Document text:
+-------+
Kurbads is the fifth studio album by the Latvian folk metal band Skyforger. The album was released on 26 April 2010 in Europe and on 11 May 2010 in the United States through Metal Blade Records.

Recording and production 

On 12 September 2008, Skyforger announced that the band had entered the studio to record their newest album. The recording took place at the band's former folk instrumentalist Kaspars' studio "Lauska", who was not an active member of the band anymore, but handled the sound engineering duties and appeared on the album. On May 7, 2009 the frontman Pēteris revealed the title and theme of the album. On 2 March, 2010 Skyforger posted online their first single "Son of the Mare" and revealed album cover, as well as the track list. One day later the band published a studio report on their official YouTube channel. In a later interview Pēteris recalled the album's recording process:

Musical style and lyrical themes 

On the same Facebook post revealing the album's title and theme Pēteris also described the meaning of the name "Kurbads" and what to expect lyric-wise:

Alex Henderson of Allmusic in review described the musical style of the album as an "epic combination of black metal, death metal, thrash metal, Bathory, Iron Maiden, and East European folk".
+-------+
Source data
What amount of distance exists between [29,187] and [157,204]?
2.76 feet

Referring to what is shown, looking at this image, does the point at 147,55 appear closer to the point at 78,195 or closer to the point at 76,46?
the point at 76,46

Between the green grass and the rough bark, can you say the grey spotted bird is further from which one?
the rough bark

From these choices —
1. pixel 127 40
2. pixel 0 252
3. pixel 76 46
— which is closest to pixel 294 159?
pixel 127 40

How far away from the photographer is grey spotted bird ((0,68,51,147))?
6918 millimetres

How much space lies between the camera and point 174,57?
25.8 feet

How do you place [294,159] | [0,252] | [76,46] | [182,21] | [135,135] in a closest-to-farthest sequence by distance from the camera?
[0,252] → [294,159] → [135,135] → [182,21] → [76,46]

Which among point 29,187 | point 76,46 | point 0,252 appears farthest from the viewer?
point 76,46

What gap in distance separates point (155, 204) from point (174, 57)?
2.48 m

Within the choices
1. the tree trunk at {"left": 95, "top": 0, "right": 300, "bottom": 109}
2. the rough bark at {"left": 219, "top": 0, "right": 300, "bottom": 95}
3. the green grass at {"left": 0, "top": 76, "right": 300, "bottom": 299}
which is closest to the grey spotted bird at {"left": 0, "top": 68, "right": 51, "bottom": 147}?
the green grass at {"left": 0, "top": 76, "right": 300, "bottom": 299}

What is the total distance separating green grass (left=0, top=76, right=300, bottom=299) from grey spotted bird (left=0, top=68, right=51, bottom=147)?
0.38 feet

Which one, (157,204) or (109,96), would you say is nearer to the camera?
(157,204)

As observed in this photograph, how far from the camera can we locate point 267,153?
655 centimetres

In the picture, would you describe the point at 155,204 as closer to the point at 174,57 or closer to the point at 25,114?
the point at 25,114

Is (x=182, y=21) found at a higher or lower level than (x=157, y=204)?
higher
+-------+
Tasks to carry out:
**a)** Based on the Kurbads text, decide whether each statement agrees with it. Give yes or no for each, along with the deciding words from the text in quotation marks. (i) The album came out in the United States before it came out in Europe. (ii) Kaspars handled the sound engineering on the album. (iii) The band's first single from the album was "Son of the Mare".
**b)** Lay out as a Markdown table, with columns named Row and Line, the lines of the records from the line containing "Is (x=182, y=21)" through the end of the records. Skip blank lines.
The Kurbads text and the records are unrelated to each other.

Task solutions:
**a)**
(i) No: "released on 26 April 2010 in Europe and on 11 May 2010 in the United States"
(ii) Yes: "handled the sound engineering duties and appeared on the album"
(iii) Yes: "posted online their first single "Son of the Mare""

**b)**
| Row | Line |
|---|---|
| 1 | Is (x=182, y=21) found at a higher or lower level than (x=157, y=204)? |
| 2 | higher |